Sunday, June 20, 2010

Day 40--back in the saddle

Apparently a year of living authentically involves two weeks of not blogging about it while I get my (fscking) act together. I could say "Shame on me!" but I'm not going to.

The essence of the Scotch pine has been a faithful ally throughout these weeks, always opening me to the vibration of love. Sometimes too literally! On June 12, which was day 32, I was in the shamanism class and during one of the journeys, I knew a Scotch pine tree--in the biblical sense. Really giving a new meaning to the term "treehugger." And then became fruitful and multiplied. I became a tree-human, with arm-branches heavy with oranges. (Oranges on a pine tree...yeah...don't ask questions). I became the sunlight on the grove of trees, coaxing a flowering plant into bloom, then enjoying the sensation of its petals against my skin. I became an owl in flight, swooping down to land amidst the flowers, then I became the flowers, then I became the soil in which they grew, as earthworms and sowbugs crawled through my body, creating more new life.

On the topic of love, this sums up my experience of today:

from the phoenix to the dragon

I'd be a fool to think
I could ever be your companion.
You seem to stay ten steps ahead of me--
always pointing the way ahead,
always showing how the impossible can be done.

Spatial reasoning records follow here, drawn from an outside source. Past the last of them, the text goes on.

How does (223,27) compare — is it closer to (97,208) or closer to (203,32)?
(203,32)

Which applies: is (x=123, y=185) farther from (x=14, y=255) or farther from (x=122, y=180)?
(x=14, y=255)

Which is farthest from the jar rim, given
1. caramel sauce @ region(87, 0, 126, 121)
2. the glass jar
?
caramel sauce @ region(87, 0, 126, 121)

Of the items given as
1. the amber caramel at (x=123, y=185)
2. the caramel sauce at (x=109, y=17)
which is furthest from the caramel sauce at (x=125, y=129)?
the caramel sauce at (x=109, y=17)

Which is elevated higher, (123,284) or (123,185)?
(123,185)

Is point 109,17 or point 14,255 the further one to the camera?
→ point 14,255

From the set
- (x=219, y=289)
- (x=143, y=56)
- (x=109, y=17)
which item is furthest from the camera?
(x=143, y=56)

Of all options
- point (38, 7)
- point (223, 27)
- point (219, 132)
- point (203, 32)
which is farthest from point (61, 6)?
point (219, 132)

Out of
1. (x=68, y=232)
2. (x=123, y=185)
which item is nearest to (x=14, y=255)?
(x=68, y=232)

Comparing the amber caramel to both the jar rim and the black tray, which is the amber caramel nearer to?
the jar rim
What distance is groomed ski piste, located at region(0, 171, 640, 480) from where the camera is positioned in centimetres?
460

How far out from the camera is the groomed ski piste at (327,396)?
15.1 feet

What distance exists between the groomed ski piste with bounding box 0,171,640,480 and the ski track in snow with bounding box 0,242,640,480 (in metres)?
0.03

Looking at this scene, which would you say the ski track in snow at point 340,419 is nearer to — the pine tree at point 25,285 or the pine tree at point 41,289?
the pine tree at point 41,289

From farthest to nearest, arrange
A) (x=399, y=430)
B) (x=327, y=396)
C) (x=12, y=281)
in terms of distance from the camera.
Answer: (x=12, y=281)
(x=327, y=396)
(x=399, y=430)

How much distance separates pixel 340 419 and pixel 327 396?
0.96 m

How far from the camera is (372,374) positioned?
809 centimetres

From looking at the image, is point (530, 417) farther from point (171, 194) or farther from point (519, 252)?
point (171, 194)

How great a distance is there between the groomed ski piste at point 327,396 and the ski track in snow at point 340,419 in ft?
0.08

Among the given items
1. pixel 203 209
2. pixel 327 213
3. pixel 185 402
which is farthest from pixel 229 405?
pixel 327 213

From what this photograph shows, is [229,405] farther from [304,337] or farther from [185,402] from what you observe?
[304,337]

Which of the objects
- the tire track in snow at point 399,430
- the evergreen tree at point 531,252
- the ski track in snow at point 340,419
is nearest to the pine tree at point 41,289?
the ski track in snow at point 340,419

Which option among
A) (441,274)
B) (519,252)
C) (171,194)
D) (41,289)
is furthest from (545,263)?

And I remember seeing you in a vision
at the top of the red rock mountain,
waiting patiently for me to climb out of the pit.

And I remember that day when you held me tight within your strong arms
and would not let me go,
gently squeezing out my fear,
gently teasing out the tangled yet still unbroken thread of love.

I love the way my most shameful secrets
rolled off the surface of your Teflon mind,
never again to be mentioned or remembered.

And though my heart so often breaks to see you,
knowing you belong to another and I am vowed to solitude,
always you smile a moment later,
and I have no choice but to love you again.


I could explain, but I won't, not without his permission to be mentioned outright. And I don't have the courage to ask him. So, that story will have to wait until the book comes out--if the book comes out. I have been getting the message from Spirit to sink myself deeper into art--specifically dance--and to write a different, more commercially viable book.

Actually, thinking about it, this one WILL still be written. If I don't write it, I will be out of integrity with myself.

And if I don't get off this computer and put on some belly dance music in short order, the same.